The other part of this, frankly, is the fundamental issue of solidarity. Given the increasingly reactionary depiction of religion in the popular culture and the fact that progressives have been marginalized in many religious bodies, progressive people of faith need to have secular progressives stand in solidaity with them, not dismiss them as a potential threat.

All of his leaves aside the matter of the incipient and growing anti-religious attitude that exists within the NDP. I've seen potential candidates grilled repeatedly on issues of choice and human sexuality - and their affirmations of support for party policy essentially treated as dishonest. Too many secular progressives are content to accept the claims of the religious right unchallenged - and in the process, to make progressive people of faith feel unwelcome in the New Democratic Party.

Likewise, when some secular progressives mistake the "separation of church and state' (an American constitutional construct, incidentally) with the idea that there is no place for religious perspectives in discussions of public policy, we essentially tell religious voters to go away. Personally, I'm very glad that religious voters like Tommy Douglas and Stanley Knowles chose to advance the principles that grew out of their religious faith by engaging in secular politics.

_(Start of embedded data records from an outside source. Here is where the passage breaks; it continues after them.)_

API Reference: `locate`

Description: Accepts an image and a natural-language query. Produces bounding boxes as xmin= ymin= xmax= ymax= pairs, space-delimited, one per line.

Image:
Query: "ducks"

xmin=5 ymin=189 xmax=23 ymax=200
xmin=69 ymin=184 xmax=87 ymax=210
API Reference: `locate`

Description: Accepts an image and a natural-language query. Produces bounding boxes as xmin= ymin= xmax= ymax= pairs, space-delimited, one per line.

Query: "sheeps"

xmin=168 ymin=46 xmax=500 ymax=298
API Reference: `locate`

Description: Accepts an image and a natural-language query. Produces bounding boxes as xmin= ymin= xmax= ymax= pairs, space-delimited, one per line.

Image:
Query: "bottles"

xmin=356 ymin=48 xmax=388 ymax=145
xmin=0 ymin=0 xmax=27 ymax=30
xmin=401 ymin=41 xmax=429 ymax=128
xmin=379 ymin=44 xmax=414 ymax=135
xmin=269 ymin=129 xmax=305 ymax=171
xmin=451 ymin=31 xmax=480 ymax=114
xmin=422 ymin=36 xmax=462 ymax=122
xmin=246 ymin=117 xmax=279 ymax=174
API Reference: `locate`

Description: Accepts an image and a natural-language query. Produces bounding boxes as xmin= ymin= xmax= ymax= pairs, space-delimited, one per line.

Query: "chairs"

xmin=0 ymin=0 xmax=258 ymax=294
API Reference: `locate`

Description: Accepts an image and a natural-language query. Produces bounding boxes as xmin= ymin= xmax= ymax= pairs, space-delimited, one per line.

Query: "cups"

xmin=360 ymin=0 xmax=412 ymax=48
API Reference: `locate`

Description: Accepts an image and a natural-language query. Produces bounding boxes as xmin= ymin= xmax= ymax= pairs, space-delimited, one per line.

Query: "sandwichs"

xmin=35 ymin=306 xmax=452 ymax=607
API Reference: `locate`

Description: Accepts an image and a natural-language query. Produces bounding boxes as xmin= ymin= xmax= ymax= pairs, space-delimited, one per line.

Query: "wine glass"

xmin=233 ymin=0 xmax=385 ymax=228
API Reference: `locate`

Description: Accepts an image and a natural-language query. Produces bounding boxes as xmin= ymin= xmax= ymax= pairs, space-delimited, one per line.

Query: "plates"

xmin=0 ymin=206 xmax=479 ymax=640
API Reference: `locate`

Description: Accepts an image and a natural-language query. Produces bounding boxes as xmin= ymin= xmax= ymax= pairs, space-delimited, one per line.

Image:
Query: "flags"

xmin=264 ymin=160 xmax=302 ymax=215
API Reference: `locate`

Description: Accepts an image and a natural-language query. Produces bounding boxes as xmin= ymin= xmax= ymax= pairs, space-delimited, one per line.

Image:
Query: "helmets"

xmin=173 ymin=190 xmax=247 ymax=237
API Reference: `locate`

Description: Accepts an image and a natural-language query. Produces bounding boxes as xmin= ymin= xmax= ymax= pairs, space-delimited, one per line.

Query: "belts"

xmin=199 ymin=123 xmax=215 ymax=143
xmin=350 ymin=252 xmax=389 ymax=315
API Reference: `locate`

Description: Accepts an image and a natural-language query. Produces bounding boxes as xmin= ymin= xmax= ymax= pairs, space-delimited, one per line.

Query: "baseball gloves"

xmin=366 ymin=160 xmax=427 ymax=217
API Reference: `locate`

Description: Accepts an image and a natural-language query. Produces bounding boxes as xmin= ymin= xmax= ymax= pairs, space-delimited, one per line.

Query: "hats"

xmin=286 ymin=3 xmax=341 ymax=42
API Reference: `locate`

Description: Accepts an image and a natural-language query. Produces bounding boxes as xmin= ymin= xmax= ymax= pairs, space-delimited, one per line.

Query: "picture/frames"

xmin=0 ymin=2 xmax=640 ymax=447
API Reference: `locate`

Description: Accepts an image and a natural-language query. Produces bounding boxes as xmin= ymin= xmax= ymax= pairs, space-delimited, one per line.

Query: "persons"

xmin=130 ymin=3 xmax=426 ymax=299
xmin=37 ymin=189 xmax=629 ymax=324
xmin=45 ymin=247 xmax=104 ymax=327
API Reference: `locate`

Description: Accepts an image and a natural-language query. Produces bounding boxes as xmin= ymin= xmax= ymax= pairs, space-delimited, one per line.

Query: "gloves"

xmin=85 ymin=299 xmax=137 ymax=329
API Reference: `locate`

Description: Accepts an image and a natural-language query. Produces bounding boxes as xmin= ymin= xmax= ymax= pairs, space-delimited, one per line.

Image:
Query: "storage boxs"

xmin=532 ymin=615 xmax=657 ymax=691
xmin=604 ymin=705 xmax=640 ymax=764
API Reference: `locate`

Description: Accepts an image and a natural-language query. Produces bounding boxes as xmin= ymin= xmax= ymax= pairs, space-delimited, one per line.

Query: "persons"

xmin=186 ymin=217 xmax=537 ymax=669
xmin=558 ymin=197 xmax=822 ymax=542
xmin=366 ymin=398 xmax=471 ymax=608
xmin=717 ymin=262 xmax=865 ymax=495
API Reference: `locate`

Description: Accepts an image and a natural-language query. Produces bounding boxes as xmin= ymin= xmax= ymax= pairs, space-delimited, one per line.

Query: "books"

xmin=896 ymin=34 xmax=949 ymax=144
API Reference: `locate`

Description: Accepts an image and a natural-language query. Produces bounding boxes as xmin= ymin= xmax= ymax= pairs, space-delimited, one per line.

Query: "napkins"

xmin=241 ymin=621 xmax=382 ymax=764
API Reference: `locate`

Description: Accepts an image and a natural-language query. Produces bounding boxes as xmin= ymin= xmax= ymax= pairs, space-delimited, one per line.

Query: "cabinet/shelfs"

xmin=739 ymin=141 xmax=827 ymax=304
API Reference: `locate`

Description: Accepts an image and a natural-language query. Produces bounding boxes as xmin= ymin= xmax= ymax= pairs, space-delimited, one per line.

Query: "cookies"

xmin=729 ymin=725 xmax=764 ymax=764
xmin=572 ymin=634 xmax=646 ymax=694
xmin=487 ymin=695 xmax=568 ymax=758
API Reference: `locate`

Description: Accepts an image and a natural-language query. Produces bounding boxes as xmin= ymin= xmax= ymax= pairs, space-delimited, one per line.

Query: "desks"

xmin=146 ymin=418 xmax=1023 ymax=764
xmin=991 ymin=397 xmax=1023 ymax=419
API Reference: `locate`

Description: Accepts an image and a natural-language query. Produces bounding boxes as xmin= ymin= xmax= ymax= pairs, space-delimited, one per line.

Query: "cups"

Frankly, the greatest threat to the party's principles is not a plan to reach out to religious voters. Over the last couple of decades we've seen a party that largely capitulated to a neoliberal economic model - a capitulation not led by religious voters. And we watched a party that, having slain the deficit, couldn't figure out what direction to take in its last decade of power - again, not the fault of religious voters. The threat to the party's core principles is not outreach to religious voters, but the steadfast refusal of the party to engage in any serious renewal since the late 1980s.

Malcolm+ said...

Your small business example wasn't part o what you posted over at Simple Massing Priest, so I'll add this further bit.

I actually think there's been a much more longstanding attempt in the party to appeal to small business owners. For some time, I think progressives have taken a position that small business should be treated differently than large business, both in terms of regulation and taxation. And whatever the larger merits of the particular proposal to eliminate the small business tax, I don't think there was any vital principle at stake in that. It's not like we were saying that employees of small businesses shouldn't be allowed to unionize and bargain collectively, which would have violated our principles.

Since the party's position on choice and on LGBTQ2S are rooted in principles, I don't see much room for a compromise that would be comparable to the tax plank in the last platform.